• TASK ITEM:
Continue the article on Samsung's chip-division bonuses, beginning immediately after its final sentence.

• STUDY TEXT:
Samsung employees bag £310k bonuses as chip boom sends payouts soaring
Samsung’s AI-fuelled chip boom has delivered eye-watering payouts for thousands of staff, after workers at the South Korean giant voted through a profit-sharing deal worth hundreds of thousands of pounds each.
Employees in Samsung’s memory chip division are set to receive bonuses averaging roughly £310,000, mostly in stock, as soaring demand for AI data centre chips drives profits across the semiconductor industry higher.
The agreement, backed by 74 per cent of workers in a union ballot on Wednesday, ends a bitter five-month dispute that had threatened an 18-day strike at the world’s largest memory chipmaker.
Under the deal, Samsung will hand 10.5 per cent of semiconductor operating profits directly to chip staff – an unusually generous arrangement in South Korea’s corporate world and one that has already triggered concern among investors, academics and rival unions.

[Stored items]
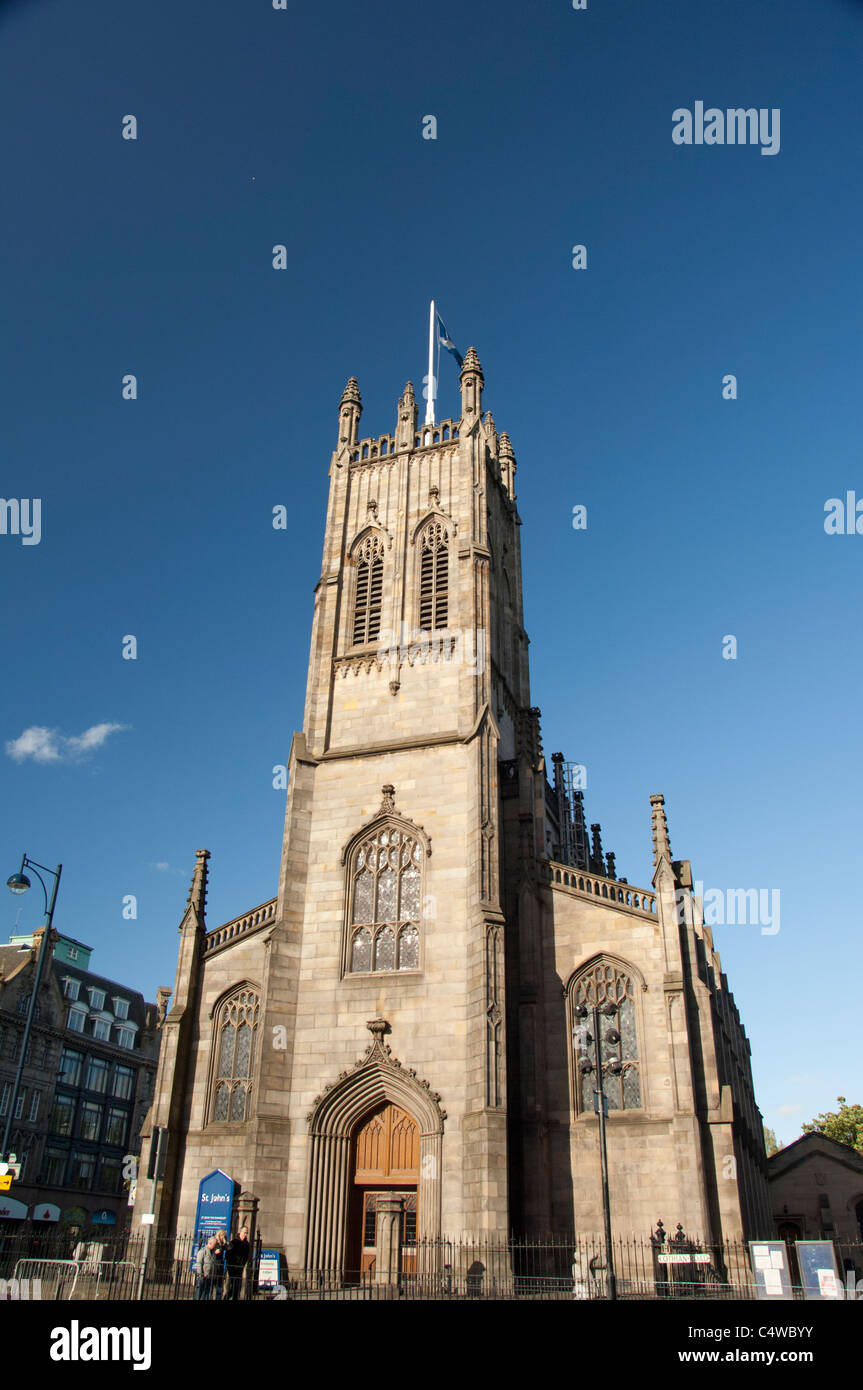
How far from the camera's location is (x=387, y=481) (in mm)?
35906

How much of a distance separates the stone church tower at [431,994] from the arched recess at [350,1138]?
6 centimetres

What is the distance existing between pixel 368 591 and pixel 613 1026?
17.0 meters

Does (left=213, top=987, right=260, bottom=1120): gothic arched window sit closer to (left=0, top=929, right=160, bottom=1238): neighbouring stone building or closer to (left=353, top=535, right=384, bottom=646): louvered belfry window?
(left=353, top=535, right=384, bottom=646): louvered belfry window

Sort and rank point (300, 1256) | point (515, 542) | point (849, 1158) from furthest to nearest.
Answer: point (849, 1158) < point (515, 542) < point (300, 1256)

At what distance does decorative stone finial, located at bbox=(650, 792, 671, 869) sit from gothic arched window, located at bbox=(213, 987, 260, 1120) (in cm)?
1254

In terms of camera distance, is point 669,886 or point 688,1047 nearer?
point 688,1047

• RESPONSE TO THIS EXERCISE:
The payouts underline how dramatically the AI boom is reshaping the global technology labour market.
From London to Seoul, firms are now competing aggressively for highly specialised AI and semiconductor talent.
Earlier this week, Anthropic advertised London engineering roles paying as much as £630,000 a year, while JPMorgan has restarted hiring for quantum computing researchers amid growing competition for frontier tech expertise.
AI scramble redraws tech play
Samsung’s memory chip business has emerged as one of the biggest winners from the AI infrastructure race, as companies building data centres scramble for high-bandwidth chips needed to train large language models.
The frenzy has pushed semiconductor valuations sharply higher. Rival SK Hynix surged more than nine per cent on Wednesday, while Micron jumped 19 per cent this week after analysts sharply upgraded forecasts for AI-driven demand.
Samsung shares rose three per cent following confirmation of the labour agreement, though the stock still trails some rivals after concerns earlier this year over its position in the AI supply chain.
The scale of the bonuses has also exposed growing divisions inside Samsung itself. Workers in consumer electronics and other divisions are expected to receive far smaller payouts, prompting fresh tensions across the conglomerate.
One Samsung foundry employee told Reuters the atmosphere inside parts of the business had become “gloomy”, despite the windfall.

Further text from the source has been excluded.